_WRITTEN INSTRUCTION 1:_ In the workflow passage, which function downloads the Electronic Progress in International Reading Literacy Study files?

** START OF SUPPLIED PASSAGE **

The workflow has the following steps:

1.	Install and load the package. 
2.	Access the data. 
3.	Understand the data. 
4.	Manipulate the data. 
5.	Run the analysis.

First, use `EdSurvey` to download publicly available data and read in data; then move to understand the data, including tasks such as look at or search the codebook; explore the data, including tasks such as summarizing variables; and then analyze the data either inside `EdSurvey` or with other R packages.

The previous chapter detailed installation and loading of the `EdSurvey` library; this chapter explores the subsequent steps.

## Download or License Data

Although the bulk of this book will focus on NAEP data, `EdSurvey` includes a family of download functions for NCES publicly available data files, including the following:


- TIMSS: Trends in International Mathematics and Science Study and TIMSS Advanced (`downloadTIMSS`, `downloadTIMSSAdv`)
- PIRLS: Progress in International Reading Literacy Study (`downloadPIRLS`)
- ePIRLS: Electronic Progress in International Reading Literacy Study (`download_ePIRLS`)
- CIVED: The Civic Education Study 1999 and International Civic and Citizenship Study (`downloadCivEDICCS`)
- ICILS: International Computer and Information Literacy Study (`downloadICILS`)

** END OF SUPPLIED PASSAGE **
** START OF GIVEN RECORDS **

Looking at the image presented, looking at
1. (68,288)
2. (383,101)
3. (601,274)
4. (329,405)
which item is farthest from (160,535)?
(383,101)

** END OF GIVEN RECORDS **

_WRITTEN INSTRUCTION 2:_ Please write out the entry above again line for line, with no changes.

_CORRECT ANSWER 1:_ download_ePIRLS

_CORRECT ANSWER 2:_
Looking at the image presented, looking at
1. (68,288)
2. (383,101)
3. (601,274)
4. (329,405)
which item is farthest from (160,535)?
(383,101)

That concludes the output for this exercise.